Your assignment
Return each record word for word and omit the pictures.

--- Data under study ---

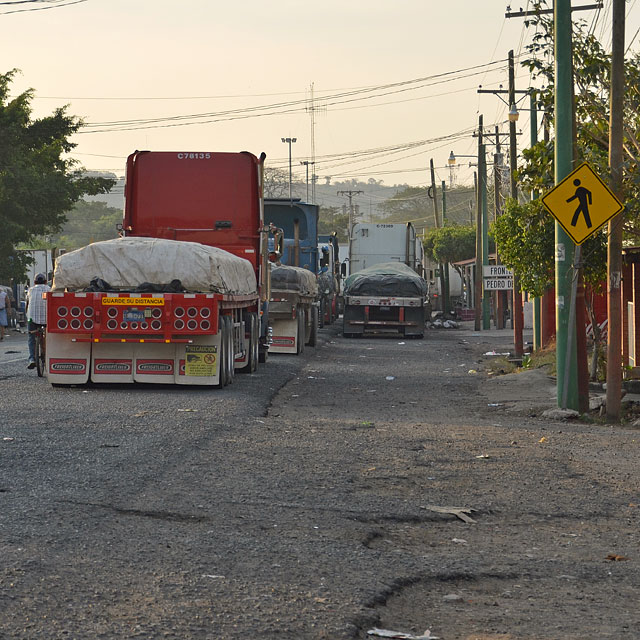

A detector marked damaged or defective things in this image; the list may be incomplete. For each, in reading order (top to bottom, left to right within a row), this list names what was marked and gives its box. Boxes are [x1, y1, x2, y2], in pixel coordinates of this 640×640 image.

cracked asphalt road [1, 328, 640, 636]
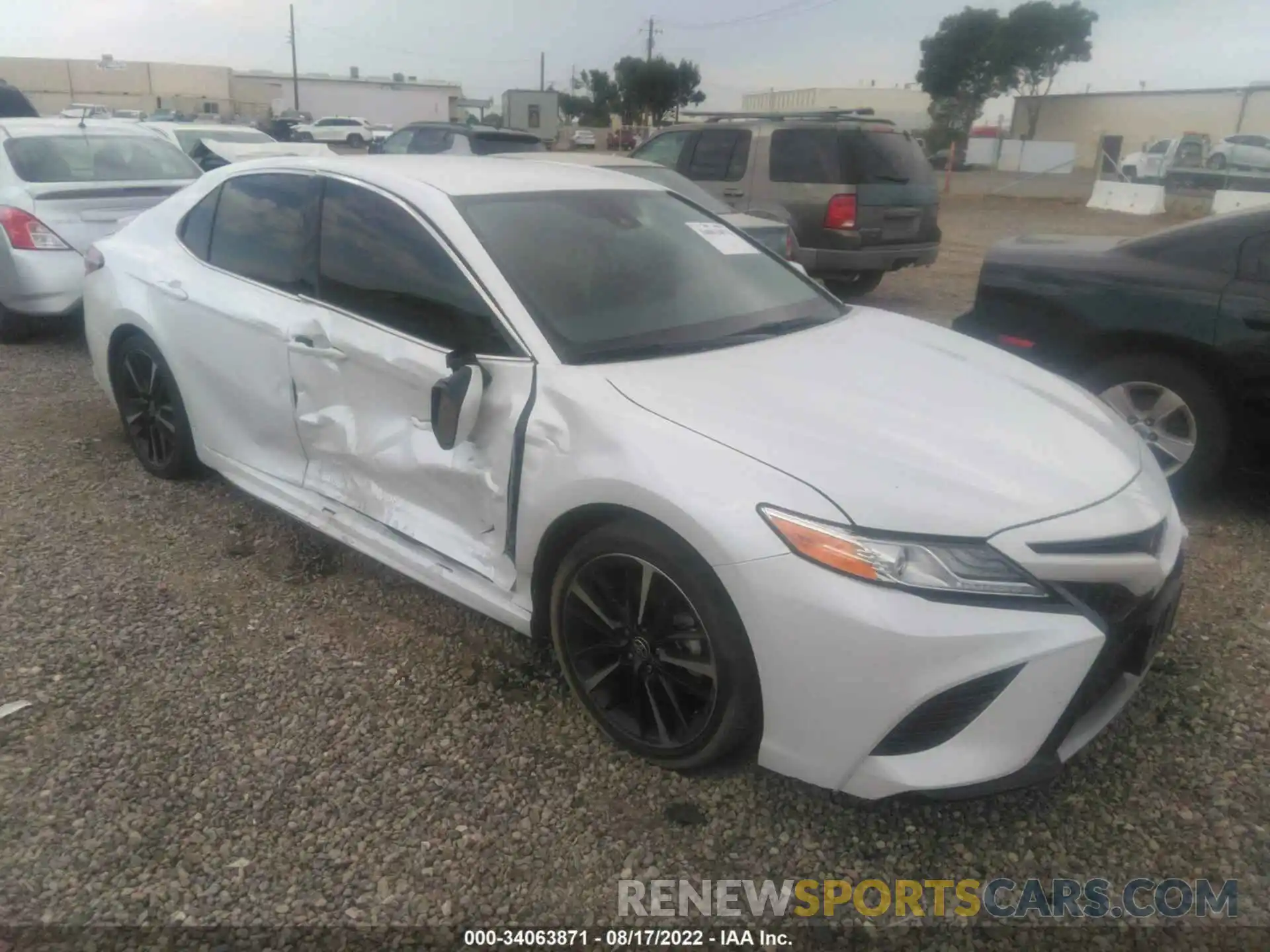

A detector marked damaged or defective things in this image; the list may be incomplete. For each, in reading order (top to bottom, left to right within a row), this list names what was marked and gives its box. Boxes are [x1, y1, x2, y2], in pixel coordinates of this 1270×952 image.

dented rear door [290, 176, 533, 586]
damaged white sedan [84, 157, 1183, 797]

---

Solution for this task
A detector marked damaged or defective things in this image; the list may be incomplete. For each, in reading order (top to bottom, left to right within a row), this list names what was marked and gives its box. Boxes are [x1, y1, x2, y2], in pixel coordinates of this 640×640 image.

cracked asphalt road [1, 328, 640, 636]

A detector marked damaged or defective things in this image; the list may be incomplete. For each, in reading order (top to bottom, left to right within a row), this list names what was marked and gives its box. Boxes are [x1, y1, x2, y2], in pixel coordinates of this 1270×952 image.

dented rear door [290, 176, 533, 586]
damaged white sedan [84, 157, 1183, 797]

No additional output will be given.